** Stated problem **
Write out the data character for character, from the very start through the line containing "Where is nucleus?", with both of those lines included.

━━ Data section

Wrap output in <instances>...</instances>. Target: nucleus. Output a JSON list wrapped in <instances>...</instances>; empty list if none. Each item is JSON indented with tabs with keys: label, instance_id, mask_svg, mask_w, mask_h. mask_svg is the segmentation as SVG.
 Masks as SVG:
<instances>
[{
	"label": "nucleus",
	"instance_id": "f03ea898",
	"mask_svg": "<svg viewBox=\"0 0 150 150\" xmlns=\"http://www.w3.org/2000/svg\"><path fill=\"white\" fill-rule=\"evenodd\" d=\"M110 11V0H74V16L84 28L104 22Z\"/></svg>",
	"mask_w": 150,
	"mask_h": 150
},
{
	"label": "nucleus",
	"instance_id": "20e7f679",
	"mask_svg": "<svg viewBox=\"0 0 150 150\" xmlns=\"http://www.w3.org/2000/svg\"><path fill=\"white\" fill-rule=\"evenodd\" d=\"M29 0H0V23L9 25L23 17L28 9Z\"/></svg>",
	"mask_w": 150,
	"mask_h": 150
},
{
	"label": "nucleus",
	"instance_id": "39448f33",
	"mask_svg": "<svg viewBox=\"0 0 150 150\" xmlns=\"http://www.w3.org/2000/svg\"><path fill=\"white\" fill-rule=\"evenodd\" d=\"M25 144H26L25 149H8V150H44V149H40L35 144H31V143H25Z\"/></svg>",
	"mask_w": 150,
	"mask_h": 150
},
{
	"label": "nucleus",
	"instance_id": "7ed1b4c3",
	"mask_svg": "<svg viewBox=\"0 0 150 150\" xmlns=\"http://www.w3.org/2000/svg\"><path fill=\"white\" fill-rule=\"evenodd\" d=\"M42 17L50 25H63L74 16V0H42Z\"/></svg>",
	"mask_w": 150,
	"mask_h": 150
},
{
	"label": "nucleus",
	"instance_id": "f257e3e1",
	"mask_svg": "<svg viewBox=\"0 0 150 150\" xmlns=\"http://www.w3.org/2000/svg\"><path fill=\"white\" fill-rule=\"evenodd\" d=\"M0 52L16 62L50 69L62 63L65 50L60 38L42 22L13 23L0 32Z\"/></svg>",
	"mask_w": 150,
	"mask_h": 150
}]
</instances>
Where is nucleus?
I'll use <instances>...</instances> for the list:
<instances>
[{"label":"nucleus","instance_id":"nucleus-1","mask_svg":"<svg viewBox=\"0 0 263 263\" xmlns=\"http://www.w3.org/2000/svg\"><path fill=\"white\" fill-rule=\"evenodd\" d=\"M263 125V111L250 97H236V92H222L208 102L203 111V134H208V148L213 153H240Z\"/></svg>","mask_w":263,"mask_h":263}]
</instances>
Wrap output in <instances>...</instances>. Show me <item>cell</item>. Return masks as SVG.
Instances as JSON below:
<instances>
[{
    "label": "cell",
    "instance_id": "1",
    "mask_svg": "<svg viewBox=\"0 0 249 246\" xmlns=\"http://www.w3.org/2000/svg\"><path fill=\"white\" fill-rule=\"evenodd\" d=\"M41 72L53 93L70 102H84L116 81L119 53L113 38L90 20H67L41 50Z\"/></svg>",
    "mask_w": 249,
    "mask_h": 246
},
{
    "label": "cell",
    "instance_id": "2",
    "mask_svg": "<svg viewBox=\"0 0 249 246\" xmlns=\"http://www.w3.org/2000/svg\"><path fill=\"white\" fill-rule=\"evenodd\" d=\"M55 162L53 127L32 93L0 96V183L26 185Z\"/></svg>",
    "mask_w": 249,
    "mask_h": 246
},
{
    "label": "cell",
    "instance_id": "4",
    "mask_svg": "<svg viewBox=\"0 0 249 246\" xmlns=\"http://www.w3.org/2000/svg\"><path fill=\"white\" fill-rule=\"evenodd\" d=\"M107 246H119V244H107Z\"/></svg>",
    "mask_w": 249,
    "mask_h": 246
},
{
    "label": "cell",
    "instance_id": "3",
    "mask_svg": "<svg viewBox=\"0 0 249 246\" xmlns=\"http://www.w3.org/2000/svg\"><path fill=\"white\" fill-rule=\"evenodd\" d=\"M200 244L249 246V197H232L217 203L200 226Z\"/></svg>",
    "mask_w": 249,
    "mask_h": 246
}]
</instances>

━━━━

** Right answer **
Wrap output in <instances>...</instances>. Target: nucleus. Output a JSON list wrapped in <instances>...</instances>; empty list if none. Each item is JSON indented with tabs with keys: label, instance_id, mask_svg, mask_w, mask_h. mask_svg is the segmentation as SVG.
 Masks as SVG:
<instances>
[{
	"label": "nucleus",
	"instance_id": "f03ea898",
	"mask_svg": "<svg viewBox=\"0 0 150 150\" xmlns=\"http://www.w3.org/2000/svg\"><path fill=\"white\" fill-rule=\"evenodd\" d=\"M110 11V0H74V16L84 28L104 22Z\"/></svg>",
	"mask_w": 150,
	"mask_h": 150
},
{
	"label": "nucleus",
	"instance_id": "20e7f679",
	"mask_svg": "<svg viewBox=\"0 0 150 150\" xmlns=\"http://www.w3.org/2000/svg\"><path fill=\"white\" fill-rule=\"evenodd\" d=\"M29 0H0V23L9 25L23 17L28 9Z\"/></svg>",
	"mask_w": 150,
	"mask_h": 150
},
{
	"label": "nucleus",
	"instance_id": "39448f33",
	"mask_svg": "<svg viewBox=\"0 0 150 150\" xmlns=\"http://www.w3.org/2000/svg\"><path fill=\"white\" fill-rule=\"evenodd\" d=\"M25 144H26L25 149H8V150H44V149H40L35 144H31V143H25Z\"/></svg>",
	"mask_w": 150,
	"mask_h": 150
},
{
	"label": "nucleus",
	"instance_id": "7ed1b4c3",
	"mask_svg": "<svg viewBox=\"0 0 150 150\" xmlns=\"http://www.w3.org/2000/svg\"><path fill=\"white\" fill-rule=\"evenodd\" d=\"M42 17L50 25H63L74 16V0H42Z\"/></svg>",
	"mask_w": 150,
	"mask_h": 150
},
{
	"label": "nucleus",
	"instance_id": "f257e3e1",
	"mask_svg": "<svg viewBox=\"0 0 150 150\" xmlns=\"http://www.w3.org/2000/svg\"><path fill=\"white\" fill-rule=\"evenodd\" d=\"M0 52L16 62L50 69L62 63L65 50L60 38L42 22L13 23L0 32Z\"/></svg>",
	"mask_w": 150,
	"mask_h": 150
}]
</instances>
Where is nucleus?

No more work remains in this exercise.